* START Data for this exercise *

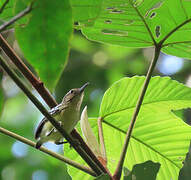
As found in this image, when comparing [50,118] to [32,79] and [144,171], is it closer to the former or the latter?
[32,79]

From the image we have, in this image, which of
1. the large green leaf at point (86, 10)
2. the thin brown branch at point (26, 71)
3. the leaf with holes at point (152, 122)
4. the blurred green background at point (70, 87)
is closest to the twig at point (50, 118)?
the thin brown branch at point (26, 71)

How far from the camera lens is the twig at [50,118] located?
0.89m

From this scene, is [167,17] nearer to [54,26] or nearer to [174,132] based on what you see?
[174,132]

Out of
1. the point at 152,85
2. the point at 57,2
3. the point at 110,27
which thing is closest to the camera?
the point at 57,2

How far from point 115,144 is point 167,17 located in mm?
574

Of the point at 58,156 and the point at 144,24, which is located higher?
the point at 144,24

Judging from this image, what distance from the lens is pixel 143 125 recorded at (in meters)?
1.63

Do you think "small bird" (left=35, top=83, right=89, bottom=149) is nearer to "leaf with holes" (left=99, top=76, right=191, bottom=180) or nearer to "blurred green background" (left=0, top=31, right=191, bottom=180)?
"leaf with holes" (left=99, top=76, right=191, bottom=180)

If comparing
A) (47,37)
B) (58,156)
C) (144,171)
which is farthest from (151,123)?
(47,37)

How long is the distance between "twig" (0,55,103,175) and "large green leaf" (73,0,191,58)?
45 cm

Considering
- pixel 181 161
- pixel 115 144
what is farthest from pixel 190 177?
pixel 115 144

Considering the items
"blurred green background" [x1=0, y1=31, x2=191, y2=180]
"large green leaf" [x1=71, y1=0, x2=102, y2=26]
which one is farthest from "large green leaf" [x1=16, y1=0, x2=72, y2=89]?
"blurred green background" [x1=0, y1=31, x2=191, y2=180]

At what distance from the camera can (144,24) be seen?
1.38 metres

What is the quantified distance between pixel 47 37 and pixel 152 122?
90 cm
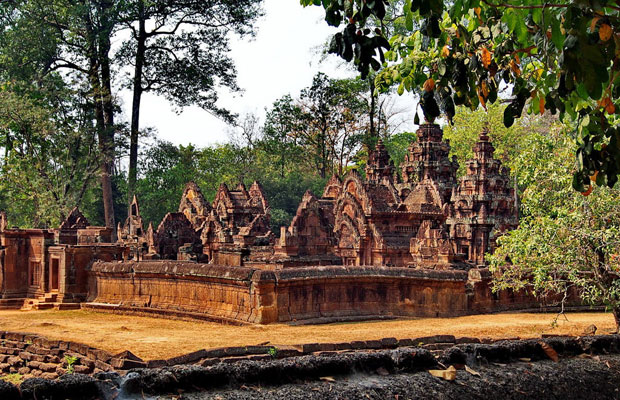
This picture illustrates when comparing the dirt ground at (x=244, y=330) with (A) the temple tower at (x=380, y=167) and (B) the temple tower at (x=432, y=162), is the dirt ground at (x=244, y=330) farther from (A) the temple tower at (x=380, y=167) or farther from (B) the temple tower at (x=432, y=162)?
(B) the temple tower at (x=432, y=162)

* END Data for this exercise *

* **Aim**: Quote the preceding records in their entirety, excluding every picture.

* **Task answer**:
As found in this image, when comparing [50,118] to [32,79] and [144,171], is it closer to the former or the latter?
[32,79]

From the image we have, in this image, which of
1. the large green leaf at point (86, 10)
2. the thin brown branch at point (26, 71)
3. the leaf with holes at point (152, 122)
4. the blurred green background at point (70, 87)
is closest to the twig at point (50, 118)?
the thin brown branch at point (26, 71)

How far from the camera lens is the twig at [50,118] located?
0.89m

From this scene, is [167,17] nearer to [54,26] or nearer to [174,132] based on what you see?
[174,132]

Out of
1. the point at 152,85
2. the point at 57,2
3. the point at 110,27
which thing is closest to the camera?
the point at 57,2

How far from point 115,144 is point 167,17 located in mm?
574

Of the point at 58,156 and the point at 144,24, which is located higher?
the point at 144,24

Judging from this image, what distance from the lens is pixel 143 125 recorded at (in meters)?
1.63

Do you think "small bird" (left=35, top=83, right=89, bottom=149) is nearer to "leaf with holes" (left=99, top=76, right=191, bottom=180) or nearer to "blurred green background" (left=0, top=31, right=191, bottom=180)?
"leaf with holes" (left=99, top=76, right=191, bottom=180)

If comparing
A) (47,37)
B) (58,156)
C) (144,171)
which is farthest from (151,123)?
(47,37)

How long is the distance between "twig" (0,55,103,175) and "large green leaf" (73,0,191,58)?
45 cm

Considering
- pixel 181 161
- pixel 115 144
what is farthest from pixel 190 177?
pixel 115 144

Considering the items
"blurred green background" [x1=0, y1=31, x2=191, y2=180]
"large green leaf" [x1=71, y1=0, x2=102, y2=26]
which one is farthest from "large green leaf" [x1=16, y1=0, x2=72, y2=89]?
"blurred green background" [x1=0, y1=31, x2=191, y2=180]

At what distance from the camera can (144,24) be seen?
1.38 metres

What is the quantified distance between pixel 47 37 and pixel 152 122?
90 cm
This picture illustrates when comparing the dirt ground at (x=244, y=330) with (A) the temple tower at (x=380, y=167) and (B) the temple tower at (x=432, y=162), is the dirt ground at (x=244, y=330) farther from (A) the temple tower at (x=380, y=167) or farther from (B) the temple tower at (x=432, y=162)?
(B) the temple tower at (x=432, y=162)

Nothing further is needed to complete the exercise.